Copy out the entire listing below word for word, omitting the pictures.

▶ _Information provided_:
(begin)

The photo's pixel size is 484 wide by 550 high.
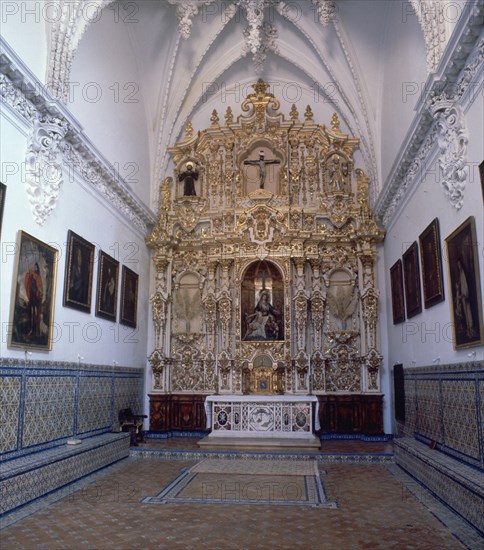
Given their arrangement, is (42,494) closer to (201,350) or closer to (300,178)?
(201,350)

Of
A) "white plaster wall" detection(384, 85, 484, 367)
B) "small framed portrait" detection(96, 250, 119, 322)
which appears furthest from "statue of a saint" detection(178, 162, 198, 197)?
"white plaster wall" detection(384, 85, 484, 367)

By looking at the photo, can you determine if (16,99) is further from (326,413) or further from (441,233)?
(326,413)

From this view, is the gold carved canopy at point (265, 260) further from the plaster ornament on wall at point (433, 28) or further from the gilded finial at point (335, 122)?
the plaster ornament on wall at point (433, 28)

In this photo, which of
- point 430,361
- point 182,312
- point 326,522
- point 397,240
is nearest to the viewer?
point 326,522

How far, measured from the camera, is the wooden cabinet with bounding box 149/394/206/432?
14445mm

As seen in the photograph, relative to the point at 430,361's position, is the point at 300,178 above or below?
above

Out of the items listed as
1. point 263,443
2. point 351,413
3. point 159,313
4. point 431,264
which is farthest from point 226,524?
point 159,313

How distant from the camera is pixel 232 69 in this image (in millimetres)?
15906

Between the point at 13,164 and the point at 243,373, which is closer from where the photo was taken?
the point at 13,164

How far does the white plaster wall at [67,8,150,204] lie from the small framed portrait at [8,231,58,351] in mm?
3297

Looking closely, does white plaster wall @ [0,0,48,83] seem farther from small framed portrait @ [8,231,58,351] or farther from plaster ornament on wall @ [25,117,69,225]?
small framed portrait @ [8,231,58,351]

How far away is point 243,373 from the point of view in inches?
576

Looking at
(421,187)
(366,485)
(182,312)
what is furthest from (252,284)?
(366,485)

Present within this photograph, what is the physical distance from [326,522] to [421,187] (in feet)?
21.6
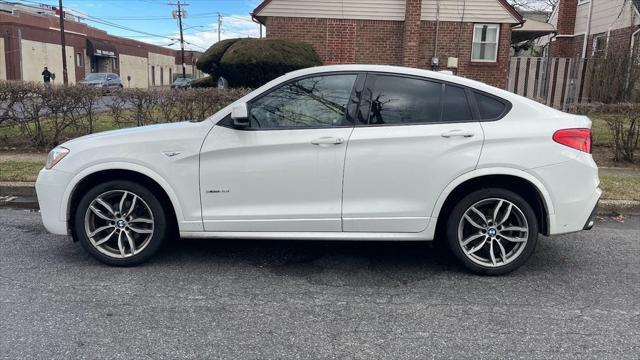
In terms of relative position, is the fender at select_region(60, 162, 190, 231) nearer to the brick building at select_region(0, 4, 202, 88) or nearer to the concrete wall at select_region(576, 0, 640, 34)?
the concrete wall at select_region(576, 0, 640, 34)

(end)

▶ _Completed task_:
The photo's pixel size is 484 wide by 550 high.
Given their arrangement, is (42,494) closer to (201,350) or closer to (300,178)?
(201,350)

Of
A) "white plaster wall" detection(384, 85, 484, 367)
B) "small framed portrait" detection(96, 250, 119, 322)
which appears furthest from "statue of a saint" detection(178, 162, 198, 197)?
"white plaster wall" detection(384, 85, 484, 367)

By looking at the photo, can you determine if (16,99) is further from (326,413) or further from (441,233)?
(326,413)

From this view, is the gold carved canopy at point (265, 260) further from the plaster ornament on wall at point (433, 28) or further from the gilded finial at point (335, 122)?
the plaster ornament on wall at point (433, 28)

In this photo, which of
- point 430,361
- point 182,312
- point 326,522
- point 397,240
is nearest to the viewer?
point 326,522

How far, measured from the camera, is the wooden cabinet with bounding box 149/394/206/432?
14445mm

As seen in the photograph, relative to the point at 430,361's position, is the point at 300,178 above or below?
above

Out of the items listed as
1. point 263,443
2. point 351,413
3. point 159,313
4. point 431,264
which is farthest from point 226,524?
point 159,313

How distant from the camera is pixel 232 69 in this image (in millimetres)?
15906

Between the point at 13,164 and the point at 243,373, which is closer from where the photo was taken?
the point at 13,164

How far does the white plaster wall at [67,8,150,204] lie from the small framed portrait at [8,231,58,351] in mm?
3297

Looking closely, does white plaster wall @ [0,0,48,83] seem farther from small framed portrait @ [8,231,58,351] or farther from plaster ornament on wall @ [25,117,69,225]?
small framed portrait @ [8,231,58,351]

How far away is point 243,373 from the point of view in inches?
576

Looking at
(421,187)
(366,485)
(182,312)
what is furthest from (252,284)?
(366,485)

Present within this photograph, what is the physical distance from [326,522] to [421,187] (in feet)?
21.6
In terms of relative position, is the fender at select_region(60, 162, 190, 231) nearer to the brick building at select_region(0, 4, 202, 88) or nearer to the concrete wall at select_region(576, 0, 640, 34)?
the concrete wall at select_region(576, 0, 640, 34)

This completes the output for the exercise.